“We’re moving from AI as a feature to AI as a workforce. These agents don’t just analyze code. They act on it.”

Principal Architect, Fortune 100 insurer

This issue of Redeployed is brought to you by Tecla: AWS agents can now refactor COBOL into Python while you sleep. But they don’t bring context. They don’t know which business rule saved your company in 2008.

Modernization still needs humans. Tecla helps you hire nearshore engineers fluent in AWS, legacy systems, and AI workflows, so the bots don’t rewrite your core logic into nonsense.

For years, legacy systems have been the enemy of progress. Bloated mainframes. Tangled Java logic. Thousands of lines of undocumented COBOL stitched together by engineers long since retired. Every CIO knows the drill. Everyone agrees it needs modernization. Nobody wants to touch it.

AWS just gave them a reason to.

This week, Amazon quietly expanded its Transform service to include a new category of AI functionality: agentic modernization. These are not assistants. They are code-level actors. Tasked with analyzing old systems, extracting business rules, generating updated versions in Python, Java, or Node.js, and running automated tests along the way.

In short, AWS just handed enterprise tech leaders a team of bots that can read, translate, and rebuild legacy apps. No offshore RFP. No multi-year rewrite. Just upload the codebase and let the agents start crawling.

To call this a shift would be an understatement. Because this isn’t about cloud migration. It’s about system transformation, powered by autonomous agents that work 24 hours a day and never ask for clarification.

And the targets aren’t startups. They’re banks. Insurers. Logistics companies. Government orgs. The kind of institutions where change usually means meetings, not deployments.

Of course, this isn’t new territory. Tools like Glean and Modern Systems have offered rule-extraction and code conversion for years. What’s different now is intent. AWS isn’t positioning this as a one-time migration tool. It is framing it as a living part of enterprise modernization. AI agents that integrate into your CI/CD flow. Agents that refactor. Test. Comment. Track business logic over time.

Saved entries

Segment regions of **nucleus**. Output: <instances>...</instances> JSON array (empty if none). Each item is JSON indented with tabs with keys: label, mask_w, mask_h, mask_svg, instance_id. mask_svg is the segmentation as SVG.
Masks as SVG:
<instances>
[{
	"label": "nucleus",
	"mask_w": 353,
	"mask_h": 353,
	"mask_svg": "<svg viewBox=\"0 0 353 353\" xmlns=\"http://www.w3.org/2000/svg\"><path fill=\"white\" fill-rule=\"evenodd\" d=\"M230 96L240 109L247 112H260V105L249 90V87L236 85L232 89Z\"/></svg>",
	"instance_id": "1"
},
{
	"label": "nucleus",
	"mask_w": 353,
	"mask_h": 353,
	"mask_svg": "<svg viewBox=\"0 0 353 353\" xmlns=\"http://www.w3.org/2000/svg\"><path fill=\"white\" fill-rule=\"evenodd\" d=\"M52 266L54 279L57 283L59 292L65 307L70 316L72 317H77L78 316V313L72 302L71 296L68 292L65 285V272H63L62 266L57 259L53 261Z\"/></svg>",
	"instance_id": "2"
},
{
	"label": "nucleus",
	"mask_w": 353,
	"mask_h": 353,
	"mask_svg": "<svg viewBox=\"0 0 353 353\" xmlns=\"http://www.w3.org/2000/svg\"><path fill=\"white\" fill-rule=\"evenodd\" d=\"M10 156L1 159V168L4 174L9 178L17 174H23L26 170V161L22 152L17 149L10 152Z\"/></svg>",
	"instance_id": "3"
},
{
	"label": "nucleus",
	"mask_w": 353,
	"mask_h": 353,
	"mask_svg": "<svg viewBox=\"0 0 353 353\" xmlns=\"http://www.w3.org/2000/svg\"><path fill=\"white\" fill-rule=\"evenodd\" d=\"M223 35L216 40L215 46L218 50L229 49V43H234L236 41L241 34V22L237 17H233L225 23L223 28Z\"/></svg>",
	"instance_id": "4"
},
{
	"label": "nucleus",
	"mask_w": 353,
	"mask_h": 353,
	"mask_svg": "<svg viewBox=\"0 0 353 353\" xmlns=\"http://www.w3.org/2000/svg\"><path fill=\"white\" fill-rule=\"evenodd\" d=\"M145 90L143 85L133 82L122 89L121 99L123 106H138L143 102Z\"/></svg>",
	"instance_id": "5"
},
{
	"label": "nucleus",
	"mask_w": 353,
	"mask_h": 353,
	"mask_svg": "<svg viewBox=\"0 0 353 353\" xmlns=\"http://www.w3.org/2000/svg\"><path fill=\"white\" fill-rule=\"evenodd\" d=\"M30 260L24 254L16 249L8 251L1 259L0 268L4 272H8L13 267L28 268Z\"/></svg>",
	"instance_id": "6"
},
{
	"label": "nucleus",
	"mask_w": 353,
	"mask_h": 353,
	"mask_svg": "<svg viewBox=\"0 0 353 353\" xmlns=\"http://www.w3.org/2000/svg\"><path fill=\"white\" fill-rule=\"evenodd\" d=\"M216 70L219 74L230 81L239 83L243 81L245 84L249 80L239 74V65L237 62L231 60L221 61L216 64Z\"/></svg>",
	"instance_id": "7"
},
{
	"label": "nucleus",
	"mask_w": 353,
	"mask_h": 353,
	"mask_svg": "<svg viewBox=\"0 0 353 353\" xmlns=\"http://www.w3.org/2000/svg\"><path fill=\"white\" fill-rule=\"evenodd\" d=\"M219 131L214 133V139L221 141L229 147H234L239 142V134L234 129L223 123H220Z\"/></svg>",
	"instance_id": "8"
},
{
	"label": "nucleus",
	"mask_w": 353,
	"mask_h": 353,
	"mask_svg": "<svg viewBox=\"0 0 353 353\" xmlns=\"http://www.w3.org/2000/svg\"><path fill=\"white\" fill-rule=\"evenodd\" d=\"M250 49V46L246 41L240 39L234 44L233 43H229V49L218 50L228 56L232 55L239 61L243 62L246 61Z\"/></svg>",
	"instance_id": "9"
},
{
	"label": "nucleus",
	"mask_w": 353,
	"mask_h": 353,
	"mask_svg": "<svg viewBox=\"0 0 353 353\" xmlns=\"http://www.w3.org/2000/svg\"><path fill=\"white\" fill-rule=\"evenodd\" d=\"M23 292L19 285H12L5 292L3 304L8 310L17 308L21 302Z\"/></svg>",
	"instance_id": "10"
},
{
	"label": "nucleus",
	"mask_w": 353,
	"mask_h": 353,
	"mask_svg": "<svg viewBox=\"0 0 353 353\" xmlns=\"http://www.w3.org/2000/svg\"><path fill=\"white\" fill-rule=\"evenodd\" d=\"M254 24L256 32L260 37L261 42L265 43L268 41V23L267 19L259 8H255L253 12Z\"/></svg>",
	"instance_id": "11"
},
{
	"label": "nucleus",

_Stated exercise 1_
Copy out the newsletter excerpt on AWS agentic modernization in full, word for word.
_Stated exercise 2_
Count the lines of the entries that contain the string "instances", treating uppercase and lowercase as different, and give only the number.

_Correct answer 1_
“We’re moving from AI as a feature to AI as a workforce. These agents don’t just analyze code. They act on it.”

Principal Architect, Fortune 100 insurer

This issue of Redeployed is brought to you by Tecla: AWS agents can now refactor COBOL into Python while you sleep. But they don’t bring context. They don’t know which business rule saved your company in 2008.

Modernization still needs humans. Tecla helps you hire nearshore engineers fluent in AWS, legacy systems, and AI workflows, so the bots don’t rewrite your core logic into nonsense.

For years, legacy systems have been the enemy of progress. Bloated mainframes. Tangled Java logic. Thousands of lines of undocumented COBOL stitched together by engineers long since retired. Every CIO knows the drill. Everyone agrees it needs modernization. Nobody wants to touch it.

AWS just gave them a reason to.

This week, Amazon quietly expanded its Transform service to include a new category of AI functionality: agentic modernization. These are not assistants. They are code-level actors. Tasked with analyzing old systems, extracting business rules, generating updated versions in Python, Java, or Node.js, and running automated tests along the way.

In short, AWS just handed enterprise tech leaders a team of bots that can read, translate, and rebuild legacy apps. No offshore RFP. No multi-year rewrite. Just upload the codebase and let the agents start crawling.

To call this a shift would be an understatement. Because this isn’t about cloud migration. It’s about system transformation, powered by autonomous agents that work 24 hours a day and never ask for clarification.

And the targets aren’t startups. They’re banks. Insurers. Logistics companies. Government orgs. The kind of institutions where change usually means meetings, not deployments.

Of course, this isn’t new territory. Tools like Glean and Modern Systems have offered rule-extraction and code conversion for years. What’s different now is intent. AWS isn’t positioning this as a one-time migration tool. It is framing it as a living part of enterprise modernization. AI agents that integrate into your CI/CD flow. Agents that refactor. Test. Comment. Track business logic over time.

_Correct answer 2_
2